The Blue Army challenged our recruitment in previous seasons, which led to the abysmal relegation of the prior campaign. Featuring in our starting XI were Harry Winks, Stephy Mavididi, Abdul Fatawu, and Hermansen. Every single one of them seems to be a successful move: our recruitment got it right this time around.

The only question which remains is whether the King Power side will bring forward the signing of their new star right-winger Fatawu and get rid of some of the drift and dead wood which still plagues the periphery of the Foxes squad.

A Hidden cause for Concern?

The previous five Championship fixtures has featured mostly the same starting XI with some alterations such as Hamza Choudhury and Conor Coady appearing at times. Those matches were played across a 16-day period being around only three days between each tie, bar a five-day gap between the Millwall and Birmingham City matches. That is a lot of game time.

That is at least 450 minutes not considering the added time from each fixture. At the end of this calendar year, against the Welsh side, we saw a team ragged and tired.
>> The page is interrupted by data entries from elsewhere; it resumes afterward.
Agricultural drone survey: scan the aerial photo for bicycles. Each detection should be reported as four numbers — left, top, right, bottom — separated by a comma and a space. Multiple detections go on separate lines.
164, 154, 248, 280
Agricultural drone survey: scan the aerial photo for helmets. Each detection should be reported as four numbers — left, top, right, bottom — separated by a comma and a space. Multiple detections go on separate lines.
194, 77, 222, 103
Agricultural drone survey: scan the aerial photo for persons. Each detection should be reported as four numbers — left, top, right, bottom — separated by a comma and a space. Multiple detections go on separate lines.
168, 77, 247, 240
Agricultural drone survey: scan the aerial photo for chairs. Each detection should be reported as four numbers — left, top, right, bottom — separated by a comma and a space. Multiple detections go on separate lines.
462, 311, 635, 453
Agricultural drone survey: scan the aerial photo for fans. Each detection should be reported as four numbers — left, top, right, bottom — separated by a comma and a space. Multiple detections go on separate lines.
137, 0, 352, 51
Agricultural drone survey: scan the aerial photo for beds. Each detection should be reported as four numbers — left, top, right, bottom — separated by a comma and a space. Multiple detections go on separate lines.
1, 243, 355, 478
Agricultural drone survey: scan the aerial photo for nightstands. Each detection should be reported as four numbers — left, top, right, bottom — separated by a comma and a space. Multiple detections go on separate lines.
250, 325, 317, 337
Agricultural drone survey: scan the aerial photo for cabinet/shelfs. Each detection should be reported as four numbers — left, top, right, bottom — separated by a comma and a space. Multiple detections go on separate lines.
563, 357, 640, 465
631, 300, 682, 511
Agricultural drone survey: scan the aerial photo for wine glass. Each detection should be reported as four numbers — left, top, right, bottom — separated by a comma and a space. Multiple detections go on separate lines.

Still with the quality to create chances, but the energy to see out a whole 95 minutes was not there: Fatawu, Kiernan Dewsbury-Hall, and even our defenders look like they need a break.
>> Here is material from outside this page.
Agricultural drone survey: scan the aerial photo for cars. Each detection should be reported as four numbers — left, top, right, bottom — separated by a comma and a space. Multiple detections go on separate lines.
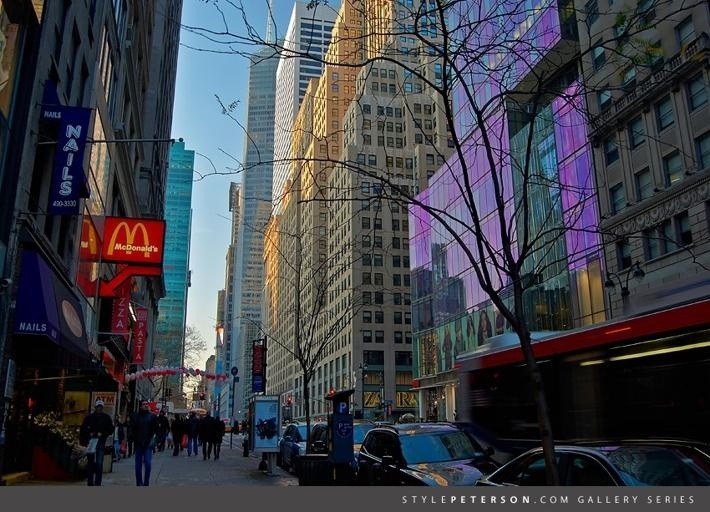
222, 417, 250, 434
However, who do you replace 'KDH' with? How do you expect Maresca to just uproot the best centre-back partnership in the competition? When can they get a rest? Clearly not against 14th placed Cardiff. Every fixture is seen as crucial to maintaining and building that buffer between Leicester and the rest, Maresca is not resting players and they are clearing becoming less clinical and less pacy as matches progress.
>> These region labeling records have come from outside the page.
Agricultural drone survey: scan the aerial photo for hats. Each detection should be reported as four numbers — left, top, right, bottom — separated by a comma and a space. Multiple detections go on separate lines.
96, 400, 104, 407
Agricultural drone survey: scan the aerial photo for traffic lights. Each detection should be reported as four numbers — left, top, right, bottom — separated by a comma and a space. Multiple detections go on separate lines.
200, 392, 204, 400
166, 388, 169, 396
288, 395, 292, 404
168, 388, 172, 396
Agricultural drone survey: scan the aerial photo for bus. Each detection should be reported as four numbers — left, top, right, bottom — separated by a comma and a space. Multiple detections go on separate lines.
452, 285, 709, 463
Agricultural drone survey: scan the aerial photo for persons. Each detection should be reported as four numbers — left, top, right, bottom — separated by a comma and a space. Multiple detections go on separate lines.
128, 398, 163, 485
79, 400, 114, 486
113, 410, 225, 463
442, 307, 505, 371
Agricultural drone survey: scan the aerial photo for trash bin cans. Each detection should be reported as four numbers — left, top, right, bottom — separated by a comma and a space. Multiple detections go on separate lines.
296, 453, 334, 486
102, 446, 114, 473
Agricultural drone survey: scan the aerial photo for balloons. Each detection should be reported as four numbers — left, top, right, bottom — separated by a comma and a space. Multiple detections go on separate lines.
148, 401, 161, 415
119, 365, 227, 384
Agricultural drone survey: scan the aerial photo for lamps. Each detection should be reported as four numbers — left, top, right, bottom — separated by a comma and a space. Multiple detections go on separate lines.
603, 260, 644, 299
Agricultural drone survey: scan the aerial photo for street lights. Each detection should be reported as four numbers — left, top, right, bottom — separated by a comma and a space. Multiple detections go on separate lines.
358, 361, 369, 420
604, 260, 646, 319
Well, let us assume we try to build a rested side with none of the currently recognised starting XI. We would have Jakub Stolarczyk in goal, a backline of Harry Souttar (who is off to the Asia Cup with Australia anyway), Conor Coady, and Callum Doyle (not fully fit from injury yet), and Choudhury. A midfield of Cesare Casedei, the injured Dennis Praet who might be leaving in Jan, and probably Wanya Marcal-Madivadua as we do not have anyone else. Yunus Akgun, Kasey McAteer, and Tom Cannon or Jamie Vardy could lead the line.

That team does not in its whole work for the 'MarescaBall' system. It needs another progressive centre-back, a more clinical attacking midfielder, and a strong one too, and more experience up front. The King Power side are tired, and must start resting players unless we want fatigue to derail the drive back to the EPL, and yet to do so - without transfers - would be to sacrifice results and get more draws or losses than we could otherwise have had. A conundrum and our only negative at the moment.